Special to MetroWest Newspapers

Fort Lupton officials could consider 20 homes for historic designation in the future, according to a $21,000 outside consultant study.  

Some homeowners have expressed concern that they won’t be able to renovate their homes as they choose if they receive historic designation.

But such designation also can mean federal tax credits for the homeowners, according to state and local officials.

“Generally if you have a historic property, you have to keep it in line with the historic integrity of the building,” said Alyssa Knutson, a city planner. “A lot of people get worried about that. They think that their property rights are being taken away. But generally, the changes are what you would be making anyway.”

City officials hired SWCA Environmental Consultants to do a study of historic homes in Fort Lupton. Workers interviewed homeowners, took pictures of the homes and conducted research on historical significance. 

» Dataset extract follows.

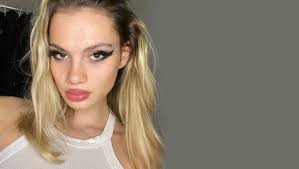 Uçakta seyahat eden genç kadın, yanındaki yolcunun telefonuna yanlışlıkla  bakınca çığlığı bastı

No homeowner objected to historical designation, Knutson said.

Homeowners with designated sites deemed eligible that want to make property adjustments would need to get permission from Fort Lupton’s Historic Preservation Board, as required by the U.S. Secretary of Interior, because the property’s exterior appearance would need to be maintained. 

“Preservation of our historic resources helps define our communities and how we are connected to them,” said Mark Rodman, chief preservation programs officer at History Colorado. “These resources make up the look and fabric of where we live, work and play.”

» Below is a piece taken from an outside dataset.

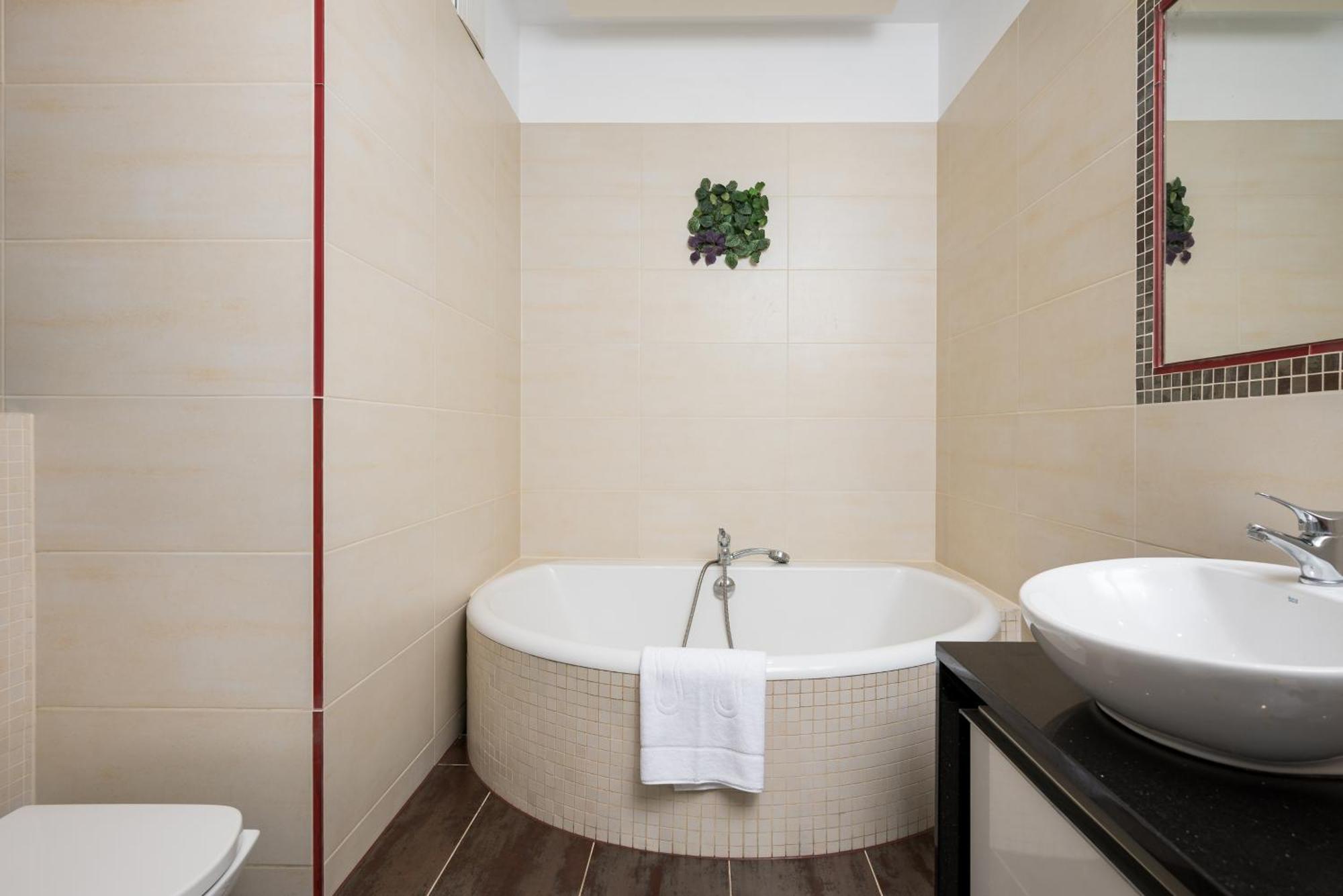 ורשה Ochota Deluxe Apartment מראה חיצוני תמונה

 Rodman called Adams and Weld counties a “microcosm” of what Colorado is experiencing throughout the state in terms of potential building or demolition of historic buildings. 

With population increases in Denver and neighboring suburbs, he said preserving historic properties now could protect these sites from demolitions or unnecessary additions to the area that would change the character of the area.

“In other areas seeing less development, the threat is disinvestment and neglect,” Rodman said.

 City officials must wrap up the study by June 30 to receive full grant funding of $20,756 from History Colorado. A letter to eligible property owners will be sent out if the properties are determined eligible for historic designation. City officials then would plan to meet with the homeowners to discuss details of the designations.